Readers Question: Can you explain what happens to wealth when e.g share price, property prices fall?

Do they just vanish into thin air, or is money just being transferred from one person to another? In other words, are all investment a zero-sum game? What happens when prices rise?

Is there a simple example that can illustrate this concept?

A zero-sum game means that if one person gains, then it has to be matched by an equivalent loss from someone else. No extra output is created, it is merely a question of how the cake is split up.

For example, suppose I buy Euros in exchange Pounds from someone else (and let’s assume zero transaction costs).

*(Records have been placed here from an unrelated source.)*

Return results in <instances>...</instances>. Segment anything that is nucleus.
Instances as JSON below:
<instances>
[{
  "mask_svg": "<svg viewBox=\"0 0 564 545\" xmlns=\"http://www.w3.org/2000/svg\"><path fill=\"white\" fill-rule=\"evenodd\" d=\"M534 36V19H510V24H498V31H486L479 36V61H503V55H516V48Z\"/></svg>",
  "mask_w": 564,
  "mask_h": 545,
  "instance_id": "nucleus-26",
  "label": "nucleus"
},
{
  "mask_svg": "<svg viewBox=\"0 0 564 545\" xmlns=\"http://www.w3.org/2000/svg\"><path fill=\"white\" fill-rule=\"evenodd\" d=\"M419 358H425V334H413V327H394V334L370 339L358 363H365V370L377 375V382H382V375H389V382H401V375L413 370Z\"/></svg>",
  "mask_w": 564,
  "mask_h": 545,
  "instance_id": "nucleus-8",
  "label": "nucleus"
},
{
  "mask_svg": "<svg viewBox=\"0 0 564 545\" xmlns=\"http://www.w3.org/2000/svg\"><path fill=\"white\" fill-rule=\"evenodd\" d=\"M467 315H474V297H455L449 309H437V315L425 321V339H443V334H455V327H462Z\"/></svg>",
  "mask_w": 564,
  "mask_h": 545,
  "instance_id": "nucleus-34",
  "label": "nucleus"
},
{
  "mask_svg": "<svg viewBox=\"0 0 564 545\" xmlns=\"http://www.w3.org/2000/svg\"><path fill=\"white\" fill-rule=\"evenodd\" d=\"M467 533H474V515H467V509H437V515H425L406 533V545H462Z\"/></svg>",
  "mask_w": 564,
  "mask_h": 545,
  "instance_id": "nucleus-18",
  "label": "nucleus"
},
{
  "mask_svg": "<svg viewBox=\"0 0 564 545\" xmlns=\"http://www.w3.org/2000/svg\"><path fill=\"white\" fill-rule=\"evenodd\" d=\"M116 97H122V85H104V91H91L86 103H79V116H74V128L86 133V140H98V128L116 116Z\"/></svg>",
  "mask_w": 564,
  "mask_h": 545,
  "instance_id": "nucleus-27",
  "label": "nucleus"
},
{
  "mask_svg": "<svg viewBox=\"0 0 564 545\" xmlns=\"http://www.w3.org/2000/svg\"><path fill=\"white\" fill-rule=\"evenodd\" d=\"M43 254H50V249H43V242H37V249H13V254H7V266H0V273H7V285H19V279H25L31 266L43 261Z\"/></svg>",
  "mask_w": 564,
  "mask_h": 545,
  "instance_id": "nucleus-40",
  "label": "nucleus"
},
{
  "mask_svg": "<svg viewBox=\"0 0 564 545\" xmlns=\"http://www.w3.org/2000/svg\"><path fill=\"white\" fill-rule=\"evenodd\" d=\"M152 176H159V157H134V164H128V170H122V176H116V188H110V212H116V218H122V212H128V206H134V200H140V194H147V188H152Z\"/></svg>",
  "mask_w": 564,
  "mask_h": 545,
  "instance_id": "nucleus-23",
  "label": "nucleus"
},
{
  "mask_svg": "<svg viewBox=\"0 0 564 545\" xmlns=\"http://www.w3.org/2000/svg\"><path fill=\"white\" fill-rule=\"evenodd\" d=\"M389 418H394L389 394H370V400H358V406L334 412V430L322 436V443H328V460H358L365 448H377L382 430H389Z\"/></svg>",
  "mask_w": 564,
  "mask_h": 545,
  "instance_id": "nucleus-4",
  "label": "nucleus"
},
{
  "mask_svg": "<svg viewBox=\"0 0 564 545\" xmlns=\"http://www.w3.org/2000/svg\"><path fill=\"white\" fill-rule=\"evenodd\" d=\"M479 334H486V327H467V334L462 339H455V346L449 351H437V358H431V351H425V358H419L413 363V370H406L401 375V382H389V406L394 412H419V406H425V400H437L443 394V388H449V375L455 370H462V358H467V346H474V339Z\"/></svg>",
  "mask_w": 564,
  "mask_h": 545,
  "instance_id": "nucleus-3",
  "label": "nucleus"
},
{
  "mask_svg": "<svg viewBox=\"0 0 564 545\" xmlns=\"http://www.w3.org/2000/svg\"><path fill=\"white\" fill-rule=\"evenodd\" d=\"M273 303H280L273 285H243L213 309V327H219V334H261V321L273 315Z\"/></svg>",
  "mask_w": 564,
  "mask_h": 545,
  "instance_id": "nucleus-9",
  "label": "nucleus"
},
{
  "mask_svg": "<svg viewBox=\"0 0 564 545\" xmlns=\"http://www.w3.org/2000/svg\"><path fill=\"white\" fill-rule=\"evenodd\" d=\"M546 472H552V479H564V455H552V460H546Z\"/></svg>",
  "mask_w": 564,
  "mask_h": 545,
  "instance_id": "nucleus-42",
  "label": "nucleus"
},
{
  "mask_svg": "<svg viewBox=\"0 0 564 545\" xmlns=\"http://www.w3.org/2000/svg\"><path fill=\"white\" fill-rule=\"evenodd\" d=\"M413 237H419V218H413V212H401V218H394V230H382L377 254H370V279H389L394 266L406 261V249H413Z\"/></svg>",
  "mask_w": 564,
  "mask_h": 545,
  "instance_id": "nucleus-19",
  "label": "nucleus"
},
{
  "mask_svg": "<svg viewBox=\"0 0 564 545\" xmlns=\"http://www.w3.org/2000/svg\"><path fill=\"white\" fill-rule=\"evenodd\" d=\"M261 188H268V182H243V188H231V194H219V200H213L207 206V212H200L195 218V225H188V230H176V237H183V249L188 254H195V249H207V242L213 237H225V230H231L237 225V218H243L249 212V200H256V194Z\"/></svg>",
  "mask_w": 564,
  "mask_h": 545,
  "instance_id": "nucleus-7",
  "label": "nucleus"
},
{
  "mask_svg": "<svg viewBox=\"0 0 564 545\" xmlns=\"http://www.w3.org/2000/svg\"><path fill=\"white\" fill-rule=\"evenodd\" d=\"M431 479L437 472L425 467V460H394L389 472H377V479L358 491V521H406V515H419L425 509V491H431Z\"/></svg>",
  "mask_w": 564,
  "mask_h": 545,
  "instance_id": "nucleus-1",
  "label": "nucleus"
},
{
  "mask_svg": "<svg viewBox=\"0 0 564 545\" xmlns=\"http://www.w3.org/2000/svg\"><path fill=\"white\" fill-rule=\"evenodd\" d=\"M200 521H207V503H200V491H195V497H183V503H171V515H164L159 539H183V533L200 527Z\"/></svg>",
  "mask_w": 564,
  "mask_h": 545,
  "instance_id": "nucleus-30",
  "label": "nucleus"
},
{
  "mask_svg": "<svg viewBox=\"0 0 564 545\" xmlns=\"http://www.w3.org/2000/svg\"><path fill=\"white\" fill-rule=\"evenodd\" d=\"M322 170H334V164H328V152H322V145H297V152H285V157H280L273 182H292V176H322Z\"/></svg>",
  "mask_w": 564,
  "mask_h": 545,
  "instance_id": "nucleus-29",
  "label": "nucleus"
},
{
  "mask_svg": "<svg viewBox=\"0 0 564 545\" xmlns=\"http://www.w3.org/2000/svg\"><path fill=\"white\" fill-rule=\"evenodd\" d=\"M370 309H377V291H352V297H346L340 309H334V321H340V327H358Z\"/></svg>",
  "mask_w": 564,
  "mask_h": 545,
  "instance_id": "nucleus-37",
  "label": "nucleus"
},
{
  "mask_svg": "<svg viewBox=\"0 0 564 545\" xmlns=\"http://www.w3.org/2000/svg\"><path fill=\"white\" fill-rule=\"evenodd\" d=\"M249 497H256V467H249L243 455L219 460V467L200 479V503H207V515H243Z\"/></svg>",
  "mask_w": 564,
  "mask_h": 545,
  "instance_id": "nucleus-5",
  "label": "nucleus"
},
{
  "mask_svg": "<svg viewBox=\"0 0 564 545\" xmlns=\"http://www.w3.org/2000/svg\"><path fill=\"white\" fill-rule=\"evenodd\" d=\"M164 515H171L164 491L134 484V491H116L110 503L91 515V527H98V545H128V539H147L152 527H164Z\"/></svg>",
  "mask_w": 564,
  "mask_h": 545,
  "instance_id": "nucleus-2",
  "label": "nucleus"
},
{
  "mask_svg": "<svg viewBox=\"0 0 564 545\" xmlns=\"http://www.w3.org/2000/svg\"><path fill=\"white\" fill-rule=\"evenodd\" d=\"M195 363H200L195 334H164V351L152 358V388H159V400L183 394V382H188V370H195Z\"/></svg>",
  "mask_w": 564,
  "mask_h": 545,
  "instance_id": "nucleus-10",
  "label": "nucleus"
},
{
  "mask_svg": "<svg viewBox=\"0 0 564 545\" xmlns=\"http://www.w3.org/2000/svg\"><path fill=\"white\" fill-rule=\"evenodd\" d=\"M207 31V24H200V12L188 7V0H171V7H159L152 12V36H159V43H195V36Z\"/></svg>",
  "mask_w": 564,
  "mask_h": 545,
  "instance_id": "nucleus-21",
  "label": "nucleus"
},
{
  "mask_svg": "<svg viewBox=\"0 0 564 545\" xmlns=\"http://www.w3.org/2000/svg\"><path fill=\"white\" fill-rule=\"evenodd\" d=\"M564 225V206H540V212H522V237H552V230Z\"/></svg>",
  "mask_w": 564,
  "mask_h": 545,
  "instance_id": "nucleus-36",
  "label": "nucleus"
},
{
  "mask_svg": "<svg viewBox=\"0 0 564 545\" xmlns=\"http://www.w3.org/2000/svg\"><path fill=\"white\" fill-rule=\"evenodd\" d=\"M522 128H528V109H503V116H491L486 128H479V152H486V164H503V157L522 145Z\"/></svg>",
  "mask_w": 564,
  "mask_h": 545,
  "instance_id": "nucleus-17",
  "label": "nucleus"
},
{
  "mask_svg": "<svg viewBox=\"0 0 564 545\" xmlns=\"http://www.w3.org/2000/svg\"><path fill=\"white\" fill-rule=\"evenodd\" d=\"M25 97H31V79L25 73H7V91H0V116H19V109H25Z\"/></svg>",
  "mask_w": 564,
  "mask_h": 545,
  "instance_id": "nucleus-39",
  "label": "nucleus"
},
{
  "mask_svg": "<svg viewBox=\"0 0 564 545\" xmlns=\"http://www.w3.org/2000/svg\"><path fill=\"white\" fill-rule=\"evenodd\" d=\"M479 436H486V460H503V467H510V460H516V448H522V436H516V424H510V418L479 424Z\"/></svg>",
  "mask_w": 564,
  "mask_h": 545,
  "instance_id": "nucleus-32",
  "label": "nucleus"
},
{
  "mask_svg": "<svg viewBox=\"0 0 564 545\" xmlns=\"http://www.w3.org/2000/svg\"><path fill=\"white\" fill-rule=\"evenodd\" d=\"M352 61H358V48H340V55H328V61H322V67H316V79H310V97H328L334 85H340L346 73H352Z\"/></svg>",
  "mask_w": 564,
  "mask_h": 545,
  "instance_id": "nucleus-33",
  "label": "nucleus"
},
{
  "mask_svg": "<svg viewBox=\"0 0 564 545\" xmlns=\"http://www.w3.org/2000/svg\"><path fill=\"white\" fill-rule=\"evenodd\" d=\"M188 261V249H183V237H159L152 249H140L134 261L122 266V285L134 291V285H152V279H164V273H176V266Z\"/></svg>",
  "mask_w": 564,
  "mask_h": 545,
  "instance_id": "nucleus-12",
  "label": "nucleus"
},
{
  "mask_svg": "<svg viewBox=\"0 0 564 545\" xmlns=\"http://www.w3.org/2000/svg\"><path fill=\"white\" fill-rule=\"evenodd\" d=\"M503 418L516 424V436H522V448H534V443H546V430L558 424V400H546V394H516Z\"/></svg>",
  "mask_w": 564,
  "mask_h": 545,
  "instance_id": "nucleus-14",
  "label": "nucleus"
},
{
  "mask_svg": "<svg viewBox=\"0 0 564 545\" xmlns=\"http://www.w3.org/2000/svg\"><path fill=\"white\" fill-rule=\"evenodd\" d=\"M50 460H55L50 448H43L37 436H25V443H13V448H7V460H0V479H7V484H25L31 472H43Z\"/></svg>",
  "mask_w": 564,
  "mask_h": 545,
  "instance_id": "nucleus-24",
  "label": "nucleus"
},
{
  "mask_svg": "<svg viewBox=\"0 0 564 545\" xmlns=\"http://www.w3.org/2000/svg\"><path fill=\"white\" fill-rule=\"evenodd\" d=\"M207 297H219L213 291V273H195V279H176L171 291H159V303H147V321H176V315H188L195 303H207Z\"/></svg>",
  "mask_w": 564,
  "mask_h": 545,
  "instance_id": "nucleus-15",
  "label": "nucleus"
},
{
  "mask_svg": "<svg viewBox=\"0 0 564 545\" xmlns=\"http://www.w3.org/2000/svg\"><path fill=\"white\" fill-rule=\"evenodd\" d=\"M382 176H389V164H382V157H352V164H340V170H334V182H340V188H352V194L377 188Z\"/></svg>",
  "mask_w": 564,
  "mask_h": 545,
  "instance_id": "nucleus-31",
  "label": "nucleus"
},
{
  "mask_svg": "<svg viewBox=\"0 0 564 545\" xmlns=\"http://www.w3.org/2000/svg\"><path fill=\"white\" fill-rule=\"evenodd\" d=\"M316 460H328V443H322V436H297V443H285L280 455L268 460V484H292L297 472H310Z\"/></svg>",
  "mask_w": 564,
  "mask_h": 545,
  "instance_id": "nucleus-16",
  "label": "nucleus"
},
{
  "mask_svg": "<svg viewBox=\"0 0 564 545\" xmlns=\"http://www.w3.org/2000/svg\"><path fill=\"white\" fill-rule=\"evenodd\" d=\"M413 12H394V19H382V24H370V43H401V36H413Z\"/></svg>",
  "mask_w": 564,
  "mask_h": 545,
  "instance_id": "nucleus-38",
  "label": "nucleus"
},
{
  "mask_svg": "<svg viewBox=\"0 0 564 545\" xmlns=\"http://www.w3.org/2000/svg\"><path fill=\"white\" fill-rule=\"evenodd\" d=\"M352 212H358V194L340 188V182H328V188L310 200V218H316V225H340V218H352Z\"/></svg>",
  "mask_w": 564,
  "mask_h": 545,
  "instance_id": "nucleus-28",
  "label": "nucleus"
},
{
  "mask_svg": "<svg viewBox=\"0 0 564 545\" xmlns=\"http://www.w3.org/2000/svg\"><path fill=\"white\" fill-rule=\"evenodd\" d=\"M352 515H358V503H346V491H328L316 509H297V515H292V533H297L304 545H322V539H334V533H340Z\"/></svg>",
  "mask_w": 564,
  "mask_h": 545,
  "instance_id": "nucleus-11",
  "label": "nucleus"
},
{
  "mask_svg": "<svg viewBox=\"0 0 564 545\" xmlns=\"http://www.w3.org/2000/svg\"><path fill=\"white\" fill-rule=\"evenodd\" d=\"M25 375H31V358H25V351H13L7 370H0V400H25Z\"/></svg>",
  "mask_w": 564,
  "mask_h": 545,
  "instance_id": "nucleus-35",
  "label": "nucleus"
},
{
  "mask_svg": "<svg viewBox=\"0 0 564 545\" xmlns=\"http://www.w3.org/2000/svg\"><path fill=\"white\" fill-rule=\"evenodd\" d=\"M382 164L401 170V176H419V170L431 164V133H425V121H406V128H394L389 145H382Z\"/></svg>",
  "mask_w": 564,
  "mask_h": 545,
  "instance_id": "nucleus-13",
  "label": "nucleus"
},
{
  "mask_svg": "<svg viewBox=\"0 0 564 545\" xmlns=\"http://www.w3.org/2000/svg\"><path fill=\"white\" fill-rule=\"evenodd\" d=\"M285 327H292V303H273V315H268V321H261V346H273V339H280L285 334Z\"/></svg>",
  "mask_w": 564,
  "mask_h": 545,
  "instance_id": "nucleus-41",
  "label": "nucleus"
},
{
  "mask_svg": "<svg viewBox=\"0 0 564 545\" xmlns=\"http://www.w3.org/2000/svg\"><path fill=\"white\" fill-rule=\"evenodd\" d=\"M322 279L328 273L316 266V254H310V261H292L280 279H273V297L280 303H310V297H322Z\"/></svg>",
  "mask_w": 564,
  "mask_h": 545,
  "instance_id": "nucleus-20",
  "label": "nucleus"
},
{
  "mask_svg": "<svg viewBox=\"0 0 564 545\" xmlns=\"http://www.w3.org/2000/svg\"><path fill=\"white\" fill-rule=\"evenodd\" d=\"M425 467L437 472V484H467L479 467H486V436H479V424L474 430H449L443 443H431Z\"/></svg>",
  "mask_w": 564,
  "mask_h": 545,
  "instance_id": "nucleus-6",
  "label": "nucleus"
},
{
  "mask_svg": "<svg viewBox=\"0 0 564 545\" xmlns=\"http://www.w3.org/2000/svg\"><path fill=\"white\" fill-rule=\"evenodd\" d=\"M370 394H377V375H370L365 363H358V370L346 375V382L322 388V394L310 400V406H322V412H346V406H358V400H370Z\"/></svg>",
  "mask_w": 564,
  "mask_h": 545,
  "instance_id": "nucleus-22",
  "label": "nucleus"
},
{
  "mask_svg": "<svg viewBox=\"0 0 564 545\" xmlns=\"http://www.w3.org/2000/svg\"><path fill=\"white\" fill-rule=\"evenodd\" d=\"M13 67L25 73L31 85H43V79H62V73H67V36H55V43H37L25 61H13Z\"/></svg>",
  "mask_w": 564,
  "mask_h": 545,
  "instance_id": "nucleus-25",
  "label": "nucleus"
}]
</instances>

  • I have an increase in quantity of Euros, the other person see an increase in quantity of Pound sterling.
  • If the value of the Euro increases, then I am better off. However, the person who sold Euros will see a decline in the value of their currency holdings.
  • If I  buy Euros, there is unlikely to be any change in output or welfare for society.
  • By correctly predicting an appreciation in the Euro – I have gained at the other persons expense.
  • Therefore, foreign currency speculation could be seen as a zero sum game.

Often investing in the stock market may feel like a zero sum game. Suppose, we take the top 100 companies (FTSE-100). One investment fund may pick the best performing companies. These investors will see an increase in their wealth. Another investment fund may pick poorly performing companies, therefore they see a fall in their wealth.